** PAGE EXTRACT follows **

I want to once again express our feelings regarding your visit to Jericho. We feel joy and happiness – not only those of us here in Jericho, but all Palestinians, wherever they may be. We truly value your step.

Welcome, our true and faithful friends.

President of Russia Dmitry Medvedev: Mr President Mahmoud Abbas, ladies and gentlemen,

I fully agree with what Mr President has just said. Our talks were held in the absolutely trusting and sincere tone that marks the relations between Russia and Palestine.

As I said to Mr President, this visit by the President of the Russian Federation is characterised by two symbolic features. First of all, it is taking place on the lands of ancient Jericho, which recently marked its ten thousandth anniversary, which gives our meeting historic symbolism. Second, this is the first visit by the President of the Russian Federation to Palestine which is not connected with a visit to another nation.

Certainly, our main topic of conversation was the Middle East settlement, as Mr President mentioned. We discussed possible prospects for renewing dialogue and what would be needed for this: maximum restraint and the observance of obligations. First and foremost, this concerns freezing Israel’s settlement activity in the West Bank and East Jerusalem. I believe that everyone present here today fully understands this.

As I already said, it is imperative to show maximum restraint; unilateral actions that could aggravate the situation are unacceptable. At the same time, it is imperative to use all the potential of existing international rules, Security Council resolutions, and decisions by regional organisations in order to reach a new level in resolving this problem. In any event, we are all hopefully awaiting the upcoming meeting of the Middle East Quartet that will be held in Munich; this is another matter that Mr President and I addressed today.

Meanwhile, Russia’s position remains unchanged. Mr President just spoke about this: Russia made its choice long ago, at the end of the 1980s. We supported and will continue to support the inalienable right of the Palestinian people to establish their own state – an independent, territorially unified, sustainable state with a capital in East Jerusalem. Everyone would benefit from the creation of a Palestinian state; naturally, the Palestinians will benefit, but so will the Israelis as well as the entire region – all the peoples of the Middle East – and that is precisely the goal to be pursued.

** End of PAGE EXTRACT **

> _TASKS_
[A] From the remarks on the Jericho visit, list the things that Medvedev says should be fully used to reach a new level in resolving the problem.
[B] Answer these from the remarks on the Jericho visit, one line each:
(i) What anniversary did Jericho recently mark?
(ii) Where will the upcoming Middle East Quartet meeting be held?
(iii) When did Russia make its choice to support a Palestinian state?
[C] Carry the remarks on the Jericho visit forward, picking up right after their last sentence.

** DATA BELOW follows **

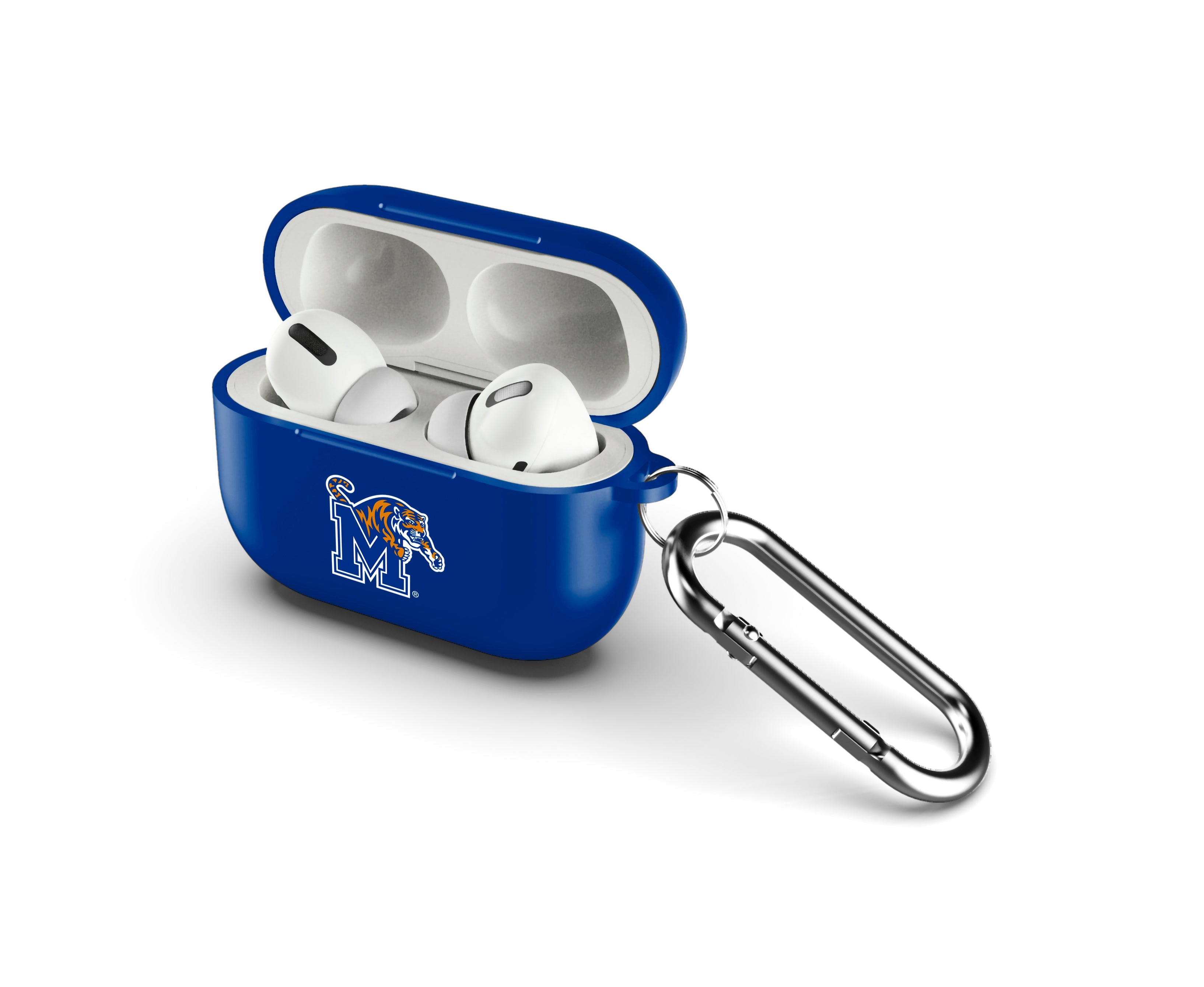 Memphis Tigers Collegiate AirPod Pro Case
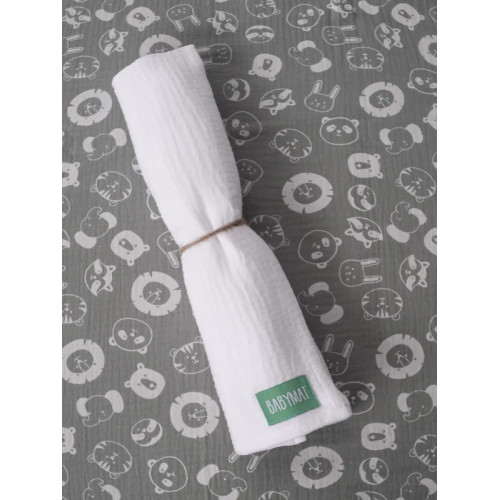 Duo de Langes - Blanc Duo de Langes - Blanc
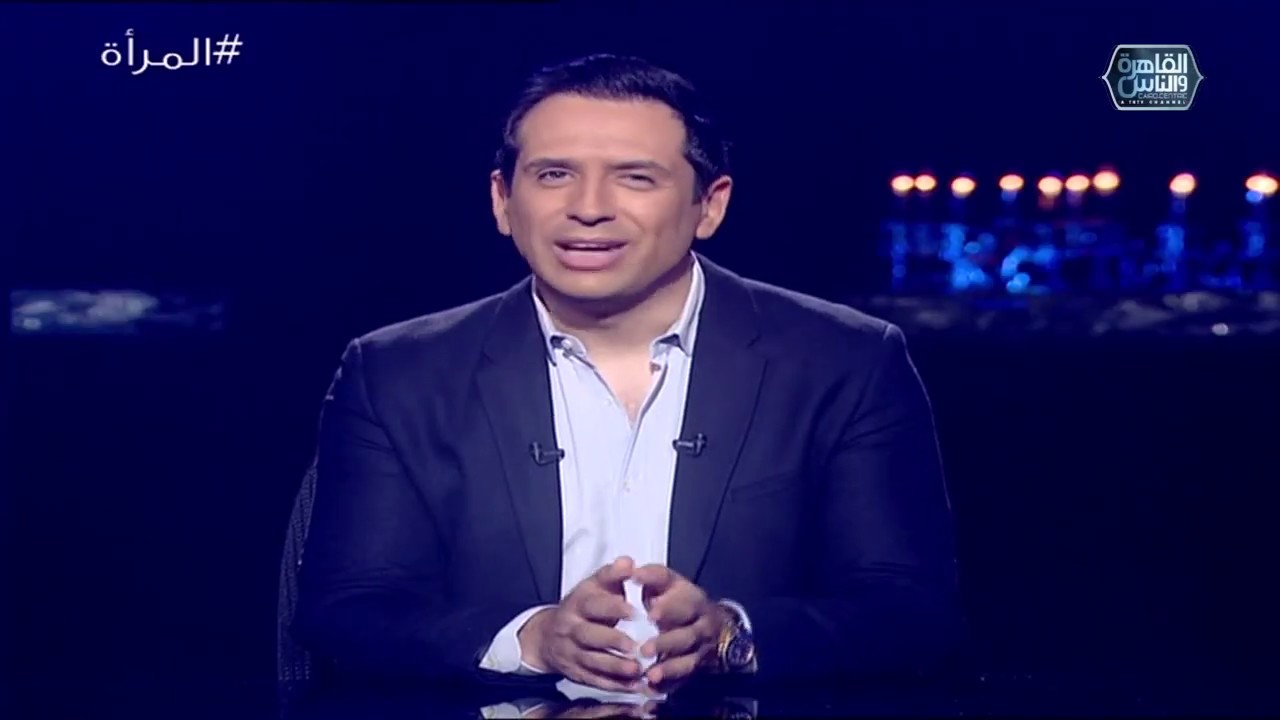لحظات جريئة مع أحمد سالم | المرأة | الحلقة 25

** End of DATA BELOW **

> _EXPECTED RESULTS_
[A]
- Existing international rules
- Security Council resolutions
- Decisions by regional organisations

[B]
(i) Its ten thousandth anniversary.
(ii) In Munich.
(iii) At the end of the 1980s.

[C]
Still, our support of the Palestinian people is not limited only to the political framework and we have witnessed the signing of a number of agreements which means that bilateral relations are progressing in agriculture, sports and information exchange. It is good and I hope that the range of cooperation between Russia and Palestine will broaden with every year.

I would like to particularly thank my colleague, President Mahmoud Abbas, for his attentive attitude toward Russia’s efforts to revive its presence in the Holy Land with respective works already accomplished in Jericho. I hope that this will be a nice gift for Palestinians as well and attract tourists and pilgrims from Russia and other nations.

I’d like to once again thank our Palestinian friends for inviting us and for the opportunity to make this visit.

Question: A question for President Mahmoud Abbas. Everyone knows that you have very positive feelings toward the Russian Federation. Today, the President of the Russian Federation made remarkable, far-reaching statements in support of the Palestinian people. How do you, Mr President, assess these statements?

And for the President of the Russian Federation: is Russia planning to put forward an initiative to overcome the current stalemate in the peace process? We would all very much like that.

Mahmoud Abbas: Indeed, I have held feelings of love, respect and a high appreciation of the Russian Federation for quite some time. These feelings probably emerged over forty years ago.

At the beginning of the 1970s, I was the chairman of the Friendship Society – at the time, it was the Soviet-Palestinian Friendship Society. And today, I continue to consider myself the Russian Federation’s number-one friend among the Palestinians.

I must say that in the past and now the Russian Federation’s position remains unchanged in principle: it supports the validity of the Palestinian peoples’ hopes and aspirations to establish an independent state with a capital in East Jerusalem. The President of the Russian Federation just confirmed this.

Indeed, these are not just slogans but serious steps and positions. They are manifested in the support we receive from Russia in the economic and financial realms, in educating our specialists, and in the cultural sphere. Thus, we can say that we see Russia’s impact on the future Palestinian statehood. There is enormous Russian influence – cultural, spiritual, and other – on the Palestinian people.

Dmitry Medvedev: I will try to be brief.

The Russian initiative is, if you will, on the table. It consists of holding the Moscow Conference on settling the Middle East conflict as soon as possible. It needs to be held not for the sake of meeting, but in order to resolve this problem or make significant progress.

We have the foundation to do this. It includes all the international conventions, the corresponding United Nations resolutions, the Arab Initiative, the solutions discussed in Annapolis, and a whole range of other aspects on which there is common understanding. If we combine things, then we will achieve results. But we are also ready to continue the ongoing diligent work within the framework of the Quartet. That is simply our debt.

Question: The situation in Palestinian-Israeli settlement remains complicated. Many mechanisms have been suggested to resolve this situation, but nevertheless, talks are at a standstill. Palestine is stating that it is ready to declare independence.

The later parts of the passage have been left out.